抜粋:
**********

ソケット通信とは?【C言語】
ソケット通信とはソケットを用いた通信のこと。
「通信」とは非常に身近なものであり、今読んでいただいているこのページも通信によって閲覧している。
さまざまな物が通信でつながることで、便利な機能がたくさん実現されており、これらの通信には「ソケット通信」で行われているケースが多い。
ソケットを使用することで、異なるマシン間(もしくは同一のマシン上)の異なるプロセス間で通信を可能にする。
そもそもソケットとは?
ソケットっていうのは通信端点のこと。
いいかえると、アプリとアプリ(プログラムとプログラム)の通信の出入り口。
ソケット通信を行うには、まずはアプリやプログラム内で「ソケット」を作成。
そして、それを他のアプリやプログラムのソケットに接続してデータのやり取りを行う。
なので、まずはこのソケットを作成する必要がある。
C言語ではこのソケットを、socket 関数により作成することが可能だ。
ソケットを利用し、サーバーとクライアント間でデータのやり取りを行うことができる。
つぎに、この「サーバーとクライアント」について見ていく。
サーバーとクライアン
サーバーとは、クライアントにサービスを提供するソフトウェアやコンピュータ。
そしてクライアントとは、サーバーからサービスを受けるソフトウェアやコンピュータ。
例えばウェブブラウザを使って、ウェブページの閲覧する場合、以下のようになる。
・クライアント:ウェブページを閲覧しようとしている PC やスマホ
・サーバー:ウェブページのデータを保存しているウェブサーバー
一般的に、サーバーとクライアントは別々のPCに分かれている。
しかし、自作のソケット通信を自分のPCで試す場合は、自分のPCにサーバーとクライアント両方の役割を持たせて動作させることができる。
それでは、さっそくソケット通信に入っていく。
ソケット通信のおおまかな流れ
①サーバー・クライアント間で接続を確立
ソケット作成 (socket)
まずは通信を行うためのソケット作成が必要。
注意が必要なのは、サーバーとクライアント両方にソケットが必要なので、サーバークライアント両方でソケットを作成する必要があること。
ソケットの作成は socket関数を使用する。
#include <sys/socket.h>
int socket(int domain, int type, int protocol);
//domain:プロトコルファミリー(アドレスファミリー)を指定
//type:ソケットのタイプを指定
//protocol:使用するプロトコルを指定
//example
sock = socket(AF_INET, SOCK_STREAM, 0);
サーバー側でソケットの関連付け (bind)
ソケット作成後に行うのが bindとなり、ソケットに IP アドレスやポート番号の設定をおこなう。
#include <sys/socket.h>
int bind(int sockfd, const struct sockaddr *addr, socklen_t addrlen);
//sockfd:ソケット
//addr:ソケットに割り当てるアドレスやポート番号の情報
//addrlen:addr のサイズ(バイト数)
サーバー側で接続を待つ (listen)
クライアントから接続要求がくるまで、サーバー側で「接続待ち」をおこない、待機させる。
この接続待ちには listen 関数を使用する。
#include <sys/socket.h>
int listen(int sockfd, int backlog);
//sockfd:接続を待つソケット
//backlog:接続要求を保持する数 -> accept していない接続要求を、最大いくつまで溜めておくかを指定する。これにより、サーバーは接続要求が来たタイミングではなく、サーバー自身のタイミングが良いときに接続を受けつけ、実際のデータのやり取りを行うようなことが可能。

**********

記録:
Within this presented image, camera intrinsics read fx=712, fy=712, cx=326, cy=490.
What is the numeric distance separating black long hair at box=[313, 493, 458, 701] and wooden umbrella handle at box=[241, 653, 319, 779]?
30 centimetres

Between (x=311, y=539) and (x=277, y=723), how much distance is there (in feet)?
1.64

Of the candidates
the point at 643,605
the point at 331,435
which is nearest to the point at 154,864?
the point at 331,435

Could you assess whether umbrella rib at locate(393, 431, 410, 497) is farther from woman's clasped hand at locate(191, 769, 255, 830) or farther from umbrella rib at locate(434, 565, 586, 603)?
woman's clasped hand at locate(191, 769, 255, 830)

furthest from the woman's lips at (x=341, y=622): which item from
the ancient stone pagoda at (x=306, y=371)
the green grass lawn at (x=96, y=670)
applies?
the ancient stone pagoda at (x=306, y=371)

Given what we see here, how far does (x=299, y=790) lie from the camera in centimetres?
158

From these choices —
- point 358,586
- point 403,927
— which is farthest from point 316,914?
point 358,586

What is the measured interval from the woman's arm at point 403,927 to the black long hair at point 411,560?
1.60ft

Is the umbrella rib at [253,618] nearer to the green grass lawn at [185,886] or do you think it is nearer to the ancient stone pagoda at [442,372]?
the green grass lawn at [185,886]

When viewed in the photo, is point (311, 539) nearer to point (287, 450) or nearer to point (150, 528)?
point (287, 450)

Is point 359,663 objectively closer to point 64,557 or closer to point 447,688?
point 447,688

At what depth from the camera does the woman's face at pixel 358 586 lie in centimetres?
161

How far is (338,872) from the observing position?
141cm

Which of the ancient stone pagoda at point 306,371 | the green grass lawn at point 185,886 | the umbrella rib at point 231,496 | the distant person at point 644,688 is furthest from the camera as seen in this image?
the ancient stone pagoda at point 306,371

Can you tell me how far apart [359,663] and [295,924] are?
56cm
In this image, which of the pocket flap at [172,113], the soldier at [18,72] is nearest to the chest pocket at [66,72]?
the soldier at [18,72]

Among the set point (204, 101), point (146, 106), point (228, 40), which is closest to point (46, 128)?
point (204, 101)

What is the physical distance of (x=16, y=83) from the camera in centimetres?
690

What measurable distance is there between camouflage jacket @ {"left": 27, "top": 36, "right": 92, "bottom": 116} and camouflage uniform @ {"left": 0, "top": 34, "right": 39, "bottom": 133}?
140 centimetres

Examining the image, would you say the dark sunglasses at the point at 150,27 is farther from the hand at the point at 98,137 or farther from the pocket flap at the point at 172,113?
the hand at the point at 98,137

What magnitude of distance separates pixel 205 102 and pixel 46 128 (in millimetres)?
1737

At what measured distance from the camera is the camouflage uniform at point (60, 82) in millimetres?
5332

**********

やること:
**a.** ソケット通信の抜粋から、「ソケット通信を行うには、まずはアプリやプログラム内で「ソケット」を作成。」と「一般的に、サーバーとクライアントは別々のPCに分かれている。」の間を両端も含めて一字も変えずに写すこと。
**b.** 記録の中で「woman」という文字列を含む行を、一行残らず集めること。

最終結果:
**a.**
ソケット通信を行うには、まずはアプリやプログラム内で「ソケット」を作成。
そして、それを他のアプリやプログラムのソケットに接続してデータのやり取りを行う。
なので、まずはこのソケットを作成する必要がある。
C言語ではこのソケットを、socket 関数により作成することが可能だ。
ソケットを利用し、サーバーとクライアント間でデータのやり取りを行うことができる。
つぎに、この「サーバーとクライアント」について見ていく。
サーバーとクライアン
サーバーとは、クライアントにサービスを提供するソフトウェアやコンピュータ。
そしてクライアントとは、サーバーからサービスを受けるソフトウェアやコンピュータ。
例えばウェブブラウザを使って、ウェブページの閲覧する場合、以下のようになる。
・クライアント:ウェブページを閲覧しようとしている PC やスマホ
・サーバー:ウェブページのデータを保存しているウェブサーバー
一般的に、サーバーとクライアントは別々のPCに分かれている。

**b.**
Could you assess whether umbrella rib at locate(393, 431, 410, 497) is farther from woman's clasped hand at locate(191, 769, 255, 830) or farther from umbrella rib at locate(434, 565, 586, 603)?
woman's clasped hand at locate(191, 769, 255, 830)
furthest from the woman's lips at (x=341, y=622): which item from
What is the measured interval from the woman's arm at point 403,927 to the black long hair at point 411,560?
At what depth from the camera does the woman's face at pixel 358 586 lie in centimetres?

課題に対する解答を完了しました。